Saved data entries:
---------------
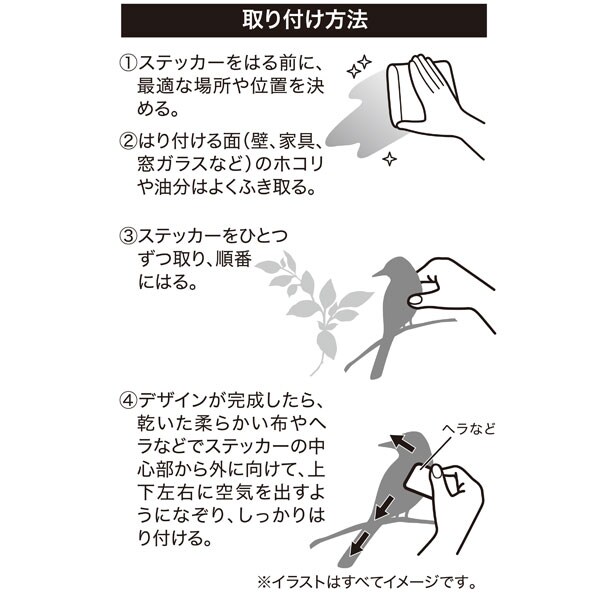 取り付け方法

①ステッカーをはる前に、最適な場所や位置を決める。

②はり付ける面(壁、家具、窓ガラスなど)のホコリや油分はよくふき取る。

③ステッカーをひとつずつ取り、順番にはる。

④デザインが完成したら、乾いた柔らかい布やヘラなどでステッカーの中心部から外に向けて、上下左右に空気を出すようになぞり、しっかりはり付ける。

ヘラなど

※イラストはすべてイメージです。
---------------
WORK TO COMPLETE
Any picture among the entries must be skipped; copy all else exactly.

ANSWER TO THIS TASK
 取り付け方法

①ステッカーをはる前に、最適な場所や位置を決める。

②はり付ける面(壁、家具、窓ガラスなど)のホコリや油分はよくふき取る。

③ステッカーをひとつずつ取り、順番にはる。

④デザインが完成したら、乾いた柔らかい布やヘラなどでステッカーの中心部から外に向けて、上下左右に空気を出すようになぞり、しっかりはり付ける。

ヘラなど

※イラストはすべてイメージです。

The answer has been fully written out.